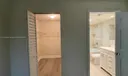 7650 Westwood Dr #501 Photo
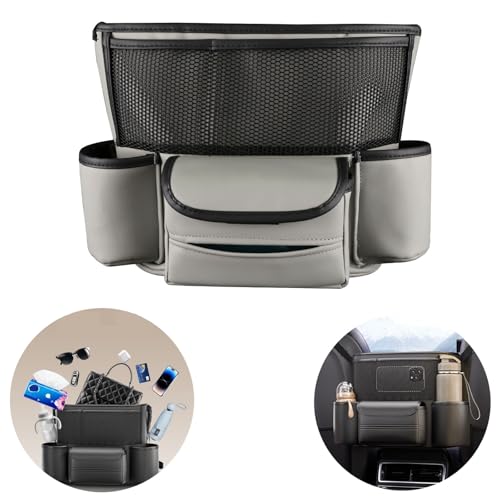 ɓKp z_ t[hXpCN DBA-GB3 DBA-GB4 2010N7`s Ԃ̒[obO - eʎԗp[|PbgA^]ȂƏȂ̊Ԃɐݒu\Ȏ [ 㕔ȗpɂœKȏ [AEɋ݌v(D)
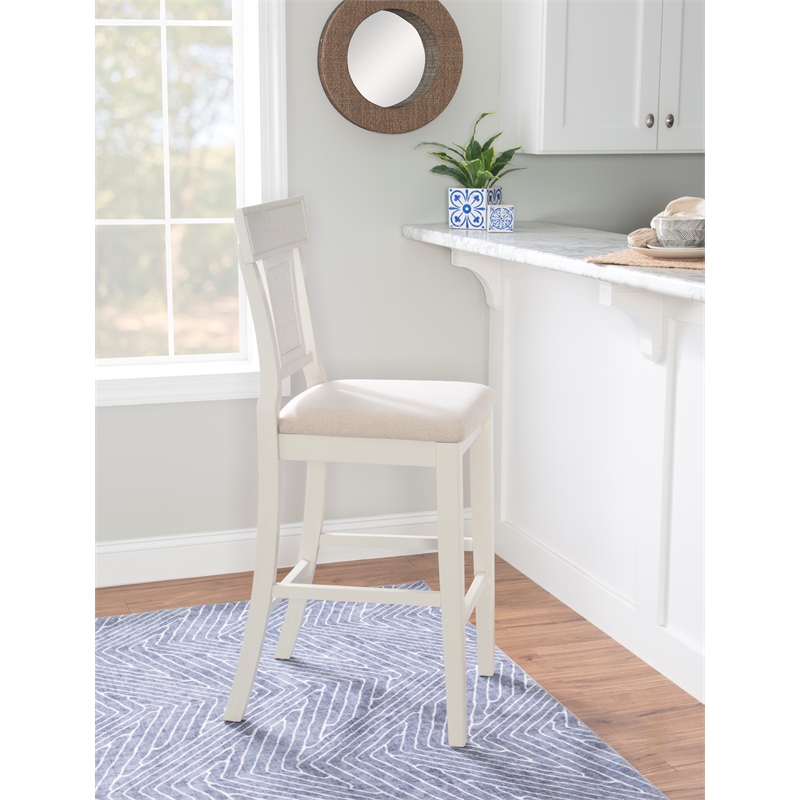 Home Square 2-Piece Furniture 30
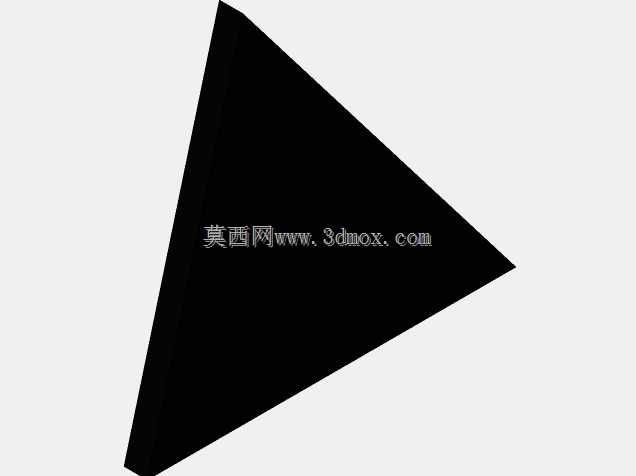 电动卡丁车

——————

### [EXERCISE DETAILS]
Copy the material above in full and exactly, skipping pictures.

### [THE COMPLETED TASK]
 7650 Westwood Dr #501 Photo
 ɓKp z_ t[hXpCN DBA-GB3 DBA-GB4 2010N7`s Ԃ̒[obO - eʎԗp[|PbgA^]ȂƏȂ̊Ԃɐݒu\Ȏ [ 㕔ȗpɂœKȏ [AEɋ݌v(D)
 Home Square 2-Piece Furniture 30
 电动卡丁车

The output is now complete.